Phenotype of Os-CIPK23 RNAi Plants. (A) and (B) Phenotype comparison between Nipponbare (Np) and Os-CIPK23 RNAi plants (23RNAi-1 and 23RNAi-2). The photographs of whole seedlings (A) and first leaves (B) were taken after the rice seedlings were grown in hydroponic solution for 7 d. Bars in (A) = 15 cm; bars in (B) = 2 cm. (C) Real-time PCR verification of Os-CIPK23 expression in Nipponbare and Os-CIPK23 RNAi plants. (D) to (F) Seedling length (D), dry weight (E), and K⁺ content (F) of Nipponbare and Os-CIPK23 RNAi plants after growth in hydroponic solution for 7 d.

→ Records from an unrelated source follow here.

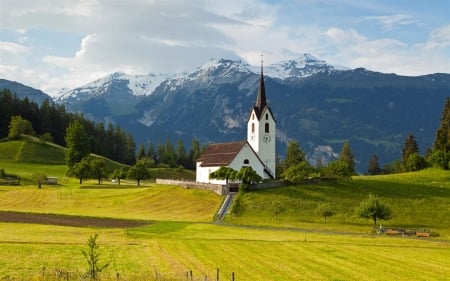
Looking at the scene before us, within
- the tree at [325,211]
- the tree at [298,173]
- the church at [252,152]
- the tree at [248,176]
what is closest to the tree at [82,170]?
the church at [252,152]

Data are shown as means ± se (n = 3). Student’s t test (*P < 0.05 and **P < 0.01) was used to analyze statistical significance of difference from the wild type. (G) Comparison of K⁺ uptake ability between Nipponbare and Os-CIPK23 RNAi plants using the K⁺ depletion method. Data are shown as means ± se (n = 3).